University of California Los Angeles, Los Angeles, CA, USA.

DROPBOX VIDEO
A 38 week, 4.6 Kg newborn presented with corrected transposition, mild to moderate tricuspid regurgitation, an attenuated right ventricle, and a large PDA. An MRI demonstrated an RVEDVI and LVEDVI of 29 and 58 mls indexed respectively. Options of pda closure alone, pda closure and later PA band, a hybrid approach for a morphologic RV growth, and a neonatal double switch with an ASD popoff were considered. The latter was chosen for the following reasons: 1) In simple transposition and a mild to moderately hypoplastic RV, we would perform an arterial switch with an ASD popoff - accepting some desaturation. 2) There not only was a borderline RV but there was associated systemic TR that would possibly necessitate a double switch later. 3) We would not have to retrain (and potentially damage) the LV, and 4) A neonatal double switch would be less surgery than a typical Taussig Bing arch/VSD/arterial switch. An arterial Switch/Senning along with an adjustable asd popoff was performed.

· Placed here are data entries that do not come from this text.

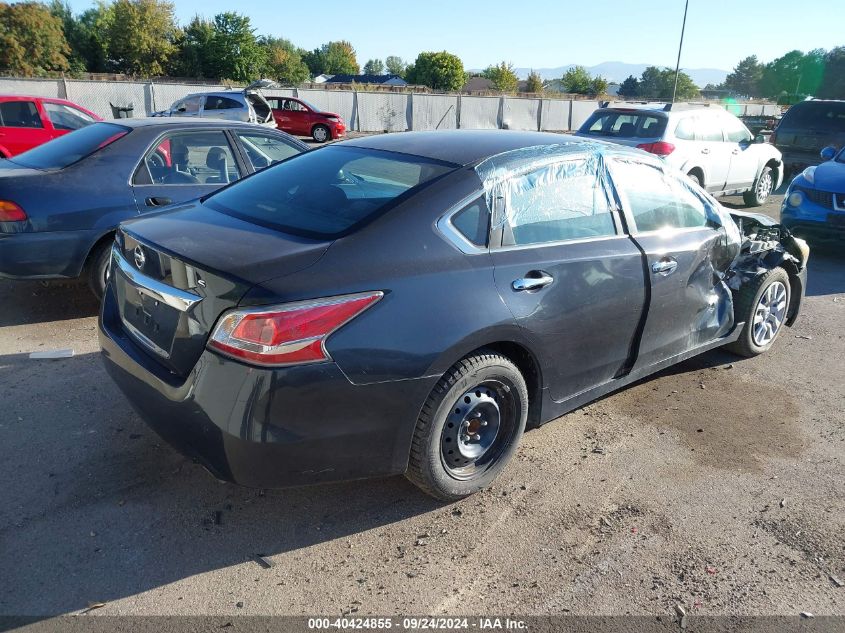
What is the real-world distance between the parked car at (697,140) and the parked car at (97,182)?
655cm

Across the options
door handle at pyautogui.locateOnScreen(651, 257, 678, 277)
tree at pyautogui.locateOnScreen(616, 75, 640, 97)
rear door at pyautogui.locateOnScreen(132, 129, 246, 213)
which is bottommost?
door handle at pyautogui.locateOnScreen(651, 257, 678, 277)

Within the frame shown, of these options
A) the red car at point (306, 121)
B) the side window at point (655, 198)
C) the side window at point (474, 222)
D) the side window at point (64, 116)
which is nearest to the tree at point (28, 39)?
the red car at point (306, 121)

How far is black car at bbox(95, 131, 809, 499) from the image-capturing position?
2.53 m

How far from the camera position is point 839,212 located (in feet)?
26.9

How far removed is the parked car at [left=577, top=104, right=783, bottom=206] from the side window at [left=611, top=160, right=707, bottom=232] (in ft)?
19.8

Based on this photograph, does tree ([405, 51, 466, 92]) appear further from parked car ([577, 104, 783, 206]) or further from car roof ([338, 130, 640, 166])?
car roof ([338, 130, 640, 166])

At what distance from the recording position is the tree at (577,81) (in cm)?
7719

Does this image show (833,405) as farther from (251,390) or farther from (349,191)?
(251,390)

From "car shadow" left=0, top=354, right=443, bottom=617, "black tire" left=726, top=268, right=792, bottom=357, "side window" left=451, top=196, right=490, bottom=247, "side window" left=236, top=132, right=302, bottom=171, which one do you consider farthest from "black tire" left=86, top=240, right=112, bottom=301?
"black tire" left=726, top=268, right=792, bottom=357

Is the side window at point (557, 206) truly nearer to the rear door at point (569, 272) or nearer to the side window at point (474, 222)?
the rear door at point (569, 272)

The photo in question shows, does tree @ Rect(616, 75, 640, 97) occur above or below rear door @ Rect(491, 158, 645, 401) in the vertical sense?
above

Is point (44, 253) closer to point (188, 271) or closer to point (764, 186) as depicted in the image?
point (188, 271)

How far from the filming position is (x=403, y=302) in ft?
8.82

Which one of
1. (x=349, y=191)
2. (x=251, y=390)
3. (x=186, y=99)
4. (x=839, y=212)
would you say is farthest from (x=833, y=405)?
(x=186, y=99)
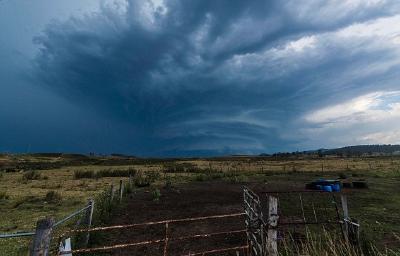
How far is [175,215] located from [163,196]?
838 centimetres

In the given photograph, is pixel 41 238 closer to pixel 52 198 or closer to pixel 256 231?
pixel 256 231

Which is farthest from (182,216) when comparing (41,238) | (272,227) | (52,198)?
(41,238)

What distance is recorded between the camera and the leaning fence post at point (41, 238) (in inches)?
258

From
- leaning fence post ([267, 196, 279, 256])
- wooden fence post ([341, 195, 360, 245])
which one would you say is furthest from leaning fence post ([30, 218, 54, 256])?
wooden fence post ([341, 195, 360, 245])

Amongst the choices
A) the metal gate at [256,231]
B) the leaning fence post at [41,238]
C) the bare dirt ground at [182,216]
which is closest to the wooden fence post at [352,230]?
the metal gate at [256,231]

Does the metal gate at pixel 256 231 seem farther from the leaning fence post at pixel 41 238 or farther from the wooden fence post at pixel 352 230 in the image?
the leaning fence post at pixel 41 238

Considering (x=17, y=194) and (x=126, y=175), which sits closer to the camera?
(x=17, y=194)

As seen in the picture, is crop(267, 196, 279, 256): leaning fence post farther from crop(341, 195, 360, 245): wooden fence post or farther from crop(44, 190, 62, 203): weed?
crop(44, 190, 62, 203): weed

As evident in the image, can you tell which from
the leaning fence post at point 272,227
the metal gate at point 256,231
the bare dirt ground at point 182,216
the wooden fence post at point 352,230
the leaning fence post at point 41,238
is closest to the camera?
the leaning fence post at point 41,238

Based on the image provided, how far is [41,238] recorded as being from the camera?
6566 mm

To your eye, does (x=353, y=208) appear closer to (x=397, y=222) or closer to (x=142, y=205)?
(x=397, y=222)

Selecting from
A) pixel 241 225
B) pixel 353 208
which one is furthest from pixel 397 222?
pixel 241 225

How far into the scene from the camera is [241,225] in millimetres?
17578

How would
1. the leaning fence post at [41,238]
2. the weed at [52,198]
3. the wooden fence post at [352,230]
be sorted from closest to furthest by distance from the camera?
the leaning fence post at [41,238] < the wooden fence post at [352,230] < the weed at [52,198]
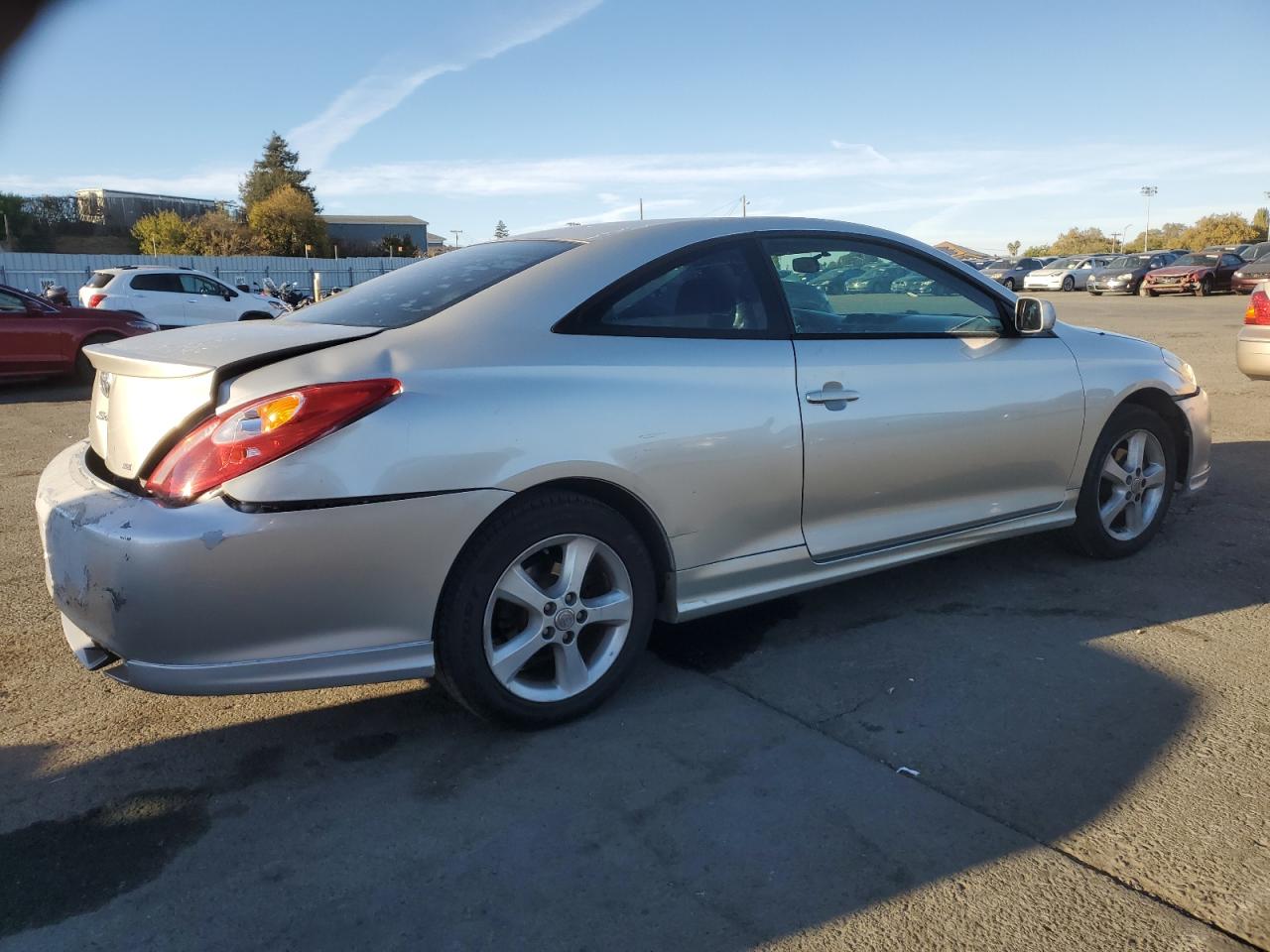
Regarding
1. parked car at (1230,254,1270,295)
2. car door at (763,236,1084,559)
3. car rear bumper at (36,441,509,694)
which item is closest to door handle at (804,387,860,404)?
car door at (763,236,1084,559)

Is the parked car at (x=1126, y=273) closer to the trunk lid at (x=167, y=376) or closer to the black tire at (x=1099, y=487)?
the black tire at (x=1099, y=487)

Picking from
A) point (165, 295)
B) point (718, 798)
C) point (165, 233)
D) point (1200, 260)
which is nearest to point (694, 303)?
point (718, 798)

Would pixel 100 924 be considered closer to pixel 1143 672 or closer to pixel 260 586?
pixel 260 586

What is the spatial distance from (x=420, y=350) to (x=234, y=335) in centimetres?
65

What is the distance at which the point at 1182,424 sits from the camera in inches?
187

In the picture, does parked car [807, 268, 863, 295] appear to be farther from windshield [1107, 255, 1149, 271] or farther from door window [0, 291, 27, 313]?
windshield [1107, 255, 1149, 271]

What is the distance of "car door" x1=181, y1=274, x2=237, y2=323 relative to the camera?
19328mm

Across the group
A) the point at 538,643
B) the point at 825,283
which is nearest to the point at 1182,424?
the point at 825,283

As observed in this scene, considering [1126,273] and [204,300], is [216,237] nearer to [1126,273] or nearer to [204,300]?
[204,300]

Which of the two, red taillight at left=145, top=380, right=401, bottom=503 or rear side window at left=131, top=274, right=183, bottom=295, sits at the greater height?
rear side window at left=131, top=274, right=183, bottom=295

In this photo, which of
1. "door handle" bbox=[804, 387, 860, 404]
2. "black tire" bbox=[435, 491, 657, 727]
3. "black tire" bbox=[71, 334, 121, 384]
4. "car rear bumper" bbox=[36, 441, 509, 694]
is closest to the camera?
"car rear bumper" bbox=[36, 441, 509, 694]

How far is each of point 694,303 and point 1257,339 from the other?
267 inches

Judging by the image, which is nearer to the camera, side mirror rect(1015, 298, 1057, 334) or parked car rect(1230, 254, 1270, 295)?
side mirror rect(1015, 298, 1057, 334)

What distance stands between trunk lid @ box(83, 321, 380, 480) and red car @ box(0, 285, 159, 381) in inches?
416
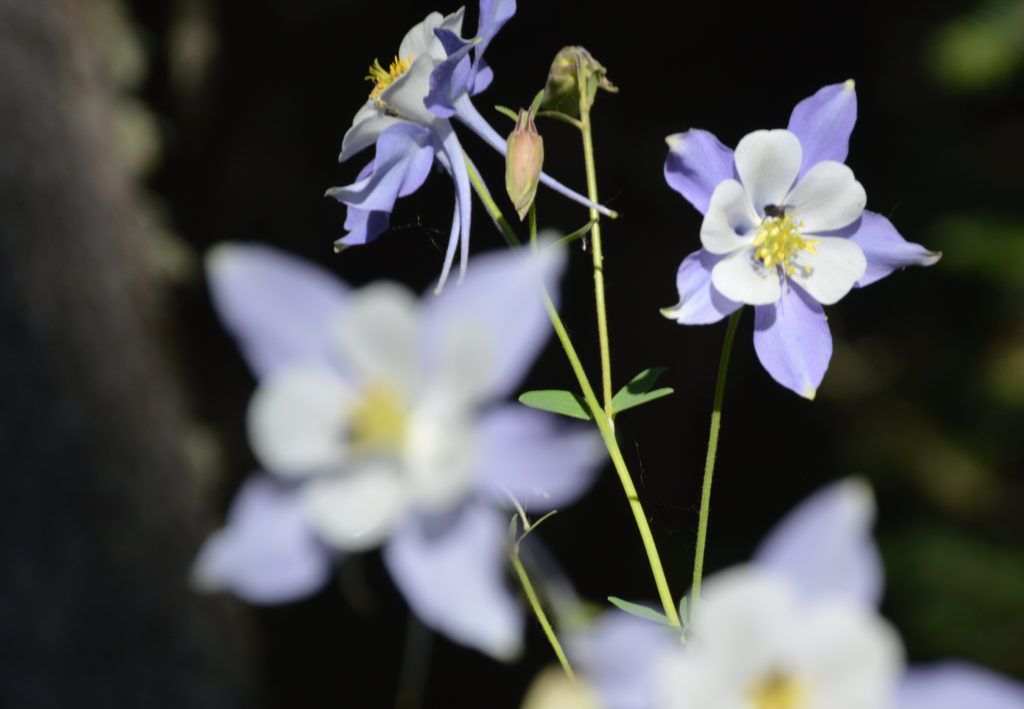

Crossclamp and cardiopulmonary bypass times were 119 and 141 minutes. There was moderate and some regional LV dysfunction immediately postoperative. An open chest and moderate inotropic support was employed. Chest closure occured on day 4 with child being extubate on day 6. ICU discharge occurred day 8. Discharge to home occurred at about 6 weeks - delayed related to feeding challenges. There was normal biventricular function, no venous pathway obstruction, and mild to moderate MR at that time.